Thank you for bringing this to our attention.


Tom Whitehurst


The issue is driven by a subroutine that returns daily snowfall values for months with totals that are less than the number of days in a month times 0.1" (e.g., January monthly totals less than 3.1").


For such months, the previous and next month's monthly totals are evaluated.  If the previous month's total is greater than the next month's total, then the daily values are distributed at the beginning of the month (and vice-versa).  If the previous and next month's values are the same, then the daily values are distributed in the middle of the month.
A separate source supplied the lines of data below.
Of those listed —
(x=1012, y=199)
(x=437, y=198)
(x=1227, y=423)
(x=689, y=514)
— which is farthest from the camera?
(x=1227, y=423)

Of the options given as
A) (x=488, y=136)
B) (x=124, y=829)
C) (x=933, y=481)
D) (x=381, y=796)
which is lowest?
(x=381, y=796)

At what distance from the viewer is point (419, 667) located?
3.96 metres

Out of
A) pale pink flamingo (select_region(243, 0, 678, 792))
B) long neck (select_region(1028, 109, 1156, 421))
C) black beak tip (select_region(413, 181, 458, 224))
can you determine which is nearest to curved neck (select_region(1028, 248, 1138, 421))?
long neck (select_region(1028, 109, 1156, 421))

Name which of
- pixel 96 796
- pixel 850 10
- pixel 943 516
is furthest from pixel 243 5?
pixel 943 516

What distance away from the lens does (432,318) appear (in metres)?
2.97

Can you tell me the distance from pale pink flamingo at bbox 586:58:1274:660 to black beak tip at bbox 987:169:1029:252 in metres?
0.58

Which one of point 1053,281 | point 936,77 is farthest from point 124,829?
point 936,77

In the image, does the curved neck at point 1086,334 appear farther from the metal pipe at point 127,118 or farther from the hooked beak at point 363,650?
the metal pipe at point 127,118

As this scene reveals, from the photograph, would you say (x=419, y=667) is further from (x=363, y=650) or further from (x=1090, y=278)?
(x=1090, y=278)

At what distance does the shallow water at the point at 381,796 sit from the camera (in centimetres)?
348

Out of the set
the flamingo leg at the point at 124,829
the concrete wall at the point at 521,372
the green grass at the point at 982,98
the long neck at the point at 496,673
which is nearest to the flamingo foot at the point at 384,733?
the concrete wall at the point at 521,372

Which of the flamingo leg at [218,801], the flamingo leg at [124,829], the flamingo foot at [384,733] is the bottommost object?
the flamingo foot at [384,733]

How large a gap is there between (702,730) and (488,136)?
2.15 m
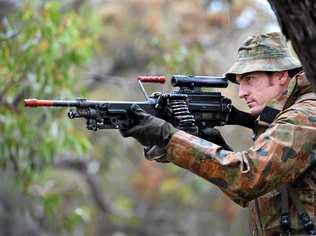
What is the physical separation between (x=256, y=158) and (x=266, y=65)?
62 centimetres

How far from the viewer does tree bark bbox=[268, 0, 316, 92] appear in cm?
299

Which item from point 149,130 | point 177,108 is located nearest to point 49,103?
point 149,130

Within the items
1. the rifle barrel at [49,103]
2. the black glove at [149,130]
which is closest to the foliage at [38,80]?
the rifle barrel at [49,103]

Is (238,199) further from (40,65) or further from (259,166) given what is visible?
(40,65)

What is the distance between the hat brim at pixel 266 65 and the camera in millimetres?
4309

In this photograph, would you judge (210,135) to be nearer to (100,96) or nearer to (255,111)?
(255,111)

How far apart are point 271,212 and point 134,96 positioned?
1900cm

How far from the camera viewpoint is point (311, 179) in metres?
4.10

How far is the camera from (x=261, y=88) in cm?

Case 1:  Huntsville, AL, February

January: 1.3"  and March: 0.4"  (previous greater than next, distribution at beginning of month):


DAY  1  2  3  4  5  6  7  8  9 10 11 12 13 14 15 16 17 18 19 20 21 22 23

24 25 26 27 28 29 30 31  MONTH


FEB   1  1  1  1  1  1  1  T  T  T  T  T  T  T  T  T  T  T  T  T  T  T

T  T  T  T  T  T               7


Case 2:  Tuscalosa, AL, November

October: 0"  and December: 0.2"  (previous less than next, distribution at end of month):


DAY  1  2  3  4  5  6  7  8  9 10 11 12 13 14 15 16 17 18 19 20 21 22 23

24 25 26 27 28 29 30 31  MONTH


NOV   0  0  0  0  0  0  0  0  0  0  0  0  0  0  0  0  0  0  0  0  0  0

0  0  0  0  0  0  T  1         1


Case 3:  Montgomery, AL, February

January: 0.2"  and March: 0.2"  (previous greater than next, distribution in middle of month):


Mean Snowfall (tenths of an inch, T =

Trace)                                                          DAY  1

2  3  4  5  6  7  8  9 10 11 12 13 14 15 16 17 18 19 20 21 22 23 24 25

26 27 28 29 30 31  MONTH


FEB   T  0  0  0  0  0  0  0  0  0  0  0  0  T  1  T  0  0  0  0  0  0

0  0  0  0  0  T               1


Obviously, there are some real deficiencies to this approach, and it should be identified as problematic to the public in the context of the arbitrary nature of daily snowfall values generated from a spline fit to begin with.


Posts: 853
Reply with quote  #3 

I think it's wonderful that you brought this problem to the National Climatic Data Center's attention and equally wonderful that they took it seriously and are doing something to fix the problem. This is precisely what data analysis is ultimately about – acquiring new knowledge and then using it to make something better.